In the forum posts on God and evil, what does the first writer say an omni-everything God would be responsible for?
** SUPPLIED TEXT follows **
I don’t see where pity has anything to do with my argument. It’s a question of responsibility. If God is omni-everything then, he is responsible for evil. Besides that, the idea of an omni-everything God contradicts the concept of human freewill. If god is not omni-everything, then the limits of his power is arbitrary depending on who is defining him/her/it.

Religious apologists have been dancing around this problem for centuries without coming up with a coherent explanation because there is no explanation for a logical contradiction. They have produced obscurantism ad nauseum and enforced their views through threats in this and in an imaginary afterworld, as you have.

I have a hard time making sense out of your second to last paragraph. Nevertheless, an omni-everything god does not allow things to happen. They happen because God knows they will. If you take this concept of God to its logical conclusion, then there is no evil in the world, only God’s will.

By the way, have you used the pronoun she for God, or did I misread, or was it a typo? Not that I object. I just find it odd in your posts.

And you still haven’t told me how Allah fits into our world. And you haven’t answered the other difficult questions.

All of the contradictions and disparate theologies lead to the glaringly obvious conclusion that God is purely the invention of mankind for a multitude of nefarious and altruistic reasons. When are you people going to awaken from these delusions, just as Bart did?

Karen Keil
May 15, 2008 1:07 AM

NGreer,
Your "not seeing" what pity has to do with your argument does not mean that pity has nothing to do with your argument - it just speaks to your own limitations, which I will grant at this point and move on to something you may better understand.
** End of SUPPLIED TEXT **
** MATERIAL SHOWN follows **
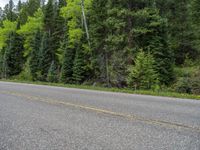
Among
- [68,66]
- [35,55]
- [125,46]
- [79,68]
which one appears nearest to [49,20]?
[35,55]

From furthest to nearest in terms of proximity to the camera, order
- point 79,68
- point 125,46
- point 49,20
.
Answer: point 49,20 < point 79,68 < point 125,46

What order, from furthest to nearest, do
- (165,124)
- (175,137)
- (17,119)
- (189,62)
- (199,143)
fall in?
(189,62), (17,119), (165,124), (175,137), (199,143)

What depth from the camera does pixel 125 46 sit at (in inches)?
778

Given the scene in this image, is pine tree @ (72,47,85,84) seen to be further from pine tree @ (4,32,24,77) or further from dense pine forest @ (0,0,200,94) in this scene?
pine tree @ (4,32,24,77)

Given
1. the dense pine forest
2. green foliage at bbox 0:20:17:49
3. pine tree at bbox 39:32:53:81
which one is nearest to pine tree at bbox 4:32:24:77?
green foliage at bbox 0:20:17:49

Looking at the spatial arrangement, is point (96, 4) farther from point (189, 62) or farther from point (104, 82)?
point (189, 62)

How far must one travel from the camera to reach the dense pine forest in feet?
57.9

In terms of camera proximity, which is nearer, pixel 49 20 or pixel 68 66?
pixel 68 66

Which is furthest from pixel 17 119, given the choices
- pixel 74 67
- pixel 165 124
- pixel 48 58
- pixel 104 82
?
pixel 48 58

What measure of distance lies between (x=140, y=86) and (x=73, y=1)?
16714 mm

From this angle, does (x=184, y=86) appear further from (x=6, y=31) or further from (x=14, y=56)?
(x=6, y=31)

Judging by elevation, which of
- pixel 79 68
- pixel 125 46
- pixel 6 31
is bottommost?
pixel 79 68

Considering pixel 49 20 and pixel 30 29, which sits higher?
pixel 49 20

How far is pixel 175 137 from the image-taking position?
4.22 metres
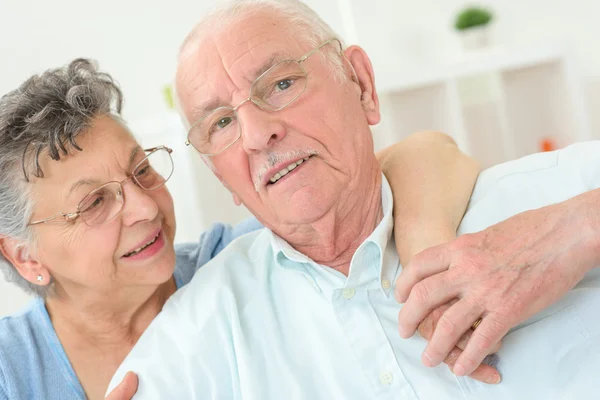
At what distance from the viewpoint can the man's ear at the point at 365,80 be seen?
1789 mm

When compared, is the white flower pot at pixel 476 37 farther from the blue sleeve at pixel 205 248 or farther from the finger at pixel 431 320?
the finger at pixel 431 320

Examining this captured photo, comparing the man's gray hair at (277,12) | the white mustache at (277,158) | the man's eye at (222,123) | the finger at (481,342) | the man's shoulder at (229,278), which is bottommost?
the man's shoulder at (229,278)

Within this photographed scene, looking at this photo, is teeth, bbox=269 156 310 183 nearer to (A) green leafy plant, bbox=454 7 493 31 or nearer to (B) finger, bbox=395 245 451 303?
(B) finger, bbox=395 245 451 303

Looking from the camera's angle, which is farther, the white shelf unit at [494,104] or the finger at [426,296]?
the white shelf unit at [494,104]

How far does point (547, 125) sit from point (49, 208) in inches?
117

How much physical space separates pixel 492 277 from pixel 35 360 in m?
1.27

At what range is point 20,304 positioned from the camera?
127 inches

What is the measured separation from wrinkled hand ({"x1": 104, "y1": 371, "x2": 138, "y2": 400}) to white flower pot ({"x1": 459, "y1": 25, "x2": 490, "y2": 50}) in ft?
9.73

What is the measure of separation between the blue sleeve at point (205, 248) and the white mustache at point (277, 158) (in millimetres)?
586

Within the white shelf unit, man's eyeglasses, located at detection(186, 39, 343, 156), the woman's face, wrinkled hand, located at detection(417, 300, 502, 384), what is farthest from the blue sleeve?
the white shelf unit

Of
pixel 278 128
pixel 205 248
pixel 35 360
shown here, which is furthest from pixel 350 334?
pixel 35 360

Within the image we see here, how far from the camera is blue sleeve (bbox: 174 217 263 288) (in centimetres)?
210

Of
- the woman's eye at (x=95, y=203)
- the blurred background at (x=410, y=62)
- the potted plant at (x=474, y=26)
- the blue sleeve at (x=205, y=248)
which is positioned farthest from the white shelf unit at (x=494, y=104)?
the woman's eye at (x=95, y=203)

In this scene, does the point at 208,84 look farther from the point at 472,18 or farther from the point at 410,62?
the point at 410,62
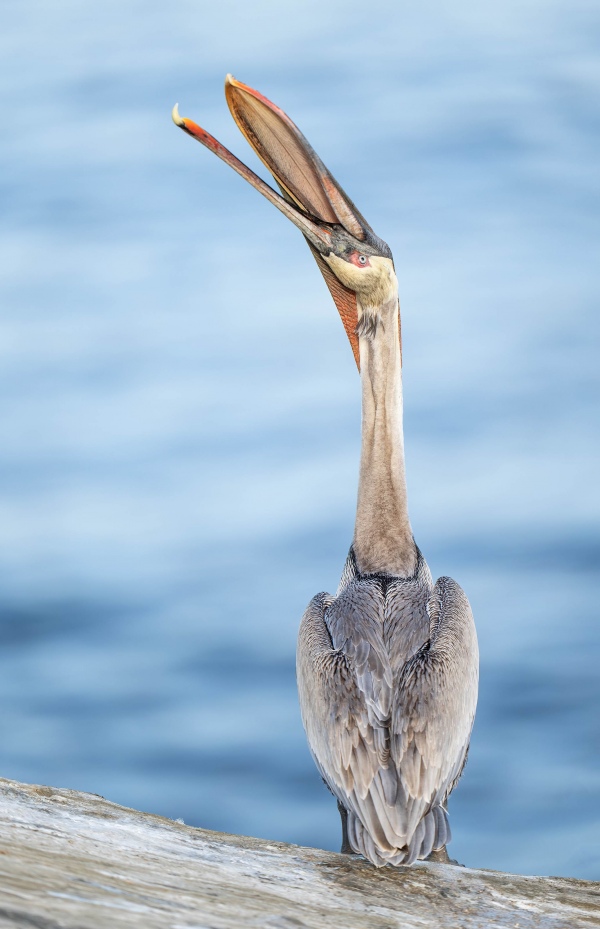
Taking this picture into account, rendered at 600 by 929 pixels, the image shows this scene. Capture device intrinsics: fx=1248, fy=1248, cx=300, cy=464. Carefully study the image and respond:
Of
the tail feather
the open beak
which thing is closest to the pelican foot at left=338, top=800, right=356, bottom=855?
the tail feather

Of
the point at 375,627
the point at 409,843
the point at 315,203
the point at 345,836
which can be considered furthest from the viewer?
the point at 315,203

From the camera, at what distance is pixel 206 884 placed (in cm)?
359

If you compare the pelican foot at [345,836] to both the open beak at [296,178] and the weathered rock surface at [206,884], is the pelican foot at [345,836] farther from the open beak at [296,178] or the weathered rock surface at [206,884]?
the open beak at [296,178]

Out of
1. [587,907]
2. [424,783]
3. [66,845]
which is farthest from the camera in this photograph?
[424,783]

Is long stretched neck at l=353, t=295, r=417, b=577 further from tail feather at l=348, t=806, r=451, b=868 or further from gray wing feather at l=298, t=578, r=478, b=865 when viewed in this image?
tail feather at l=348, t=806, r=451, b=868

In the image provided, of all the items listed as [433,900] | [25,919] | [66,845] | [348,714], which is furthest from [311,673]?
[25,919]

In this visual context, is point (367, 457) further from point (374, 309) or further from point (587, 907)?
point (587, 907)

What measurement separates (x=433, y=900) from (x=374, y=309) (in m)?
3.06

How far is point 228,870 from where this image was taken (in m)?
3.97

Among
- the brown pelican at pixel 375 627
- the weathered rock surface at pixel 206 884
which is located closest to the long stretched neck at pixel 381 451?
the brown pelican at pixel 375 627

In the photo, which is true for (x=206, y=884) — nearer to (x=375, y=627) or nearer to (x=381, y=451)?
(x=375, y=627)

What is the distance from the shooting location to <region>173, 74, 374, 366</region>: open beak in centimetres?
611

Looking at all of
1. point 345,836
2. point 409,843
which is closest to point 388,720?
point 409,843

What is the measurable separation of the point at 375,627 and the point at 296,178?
** End of MATERIAL SHOWN **
◆ EXERCISE OUTPUT:
Evil.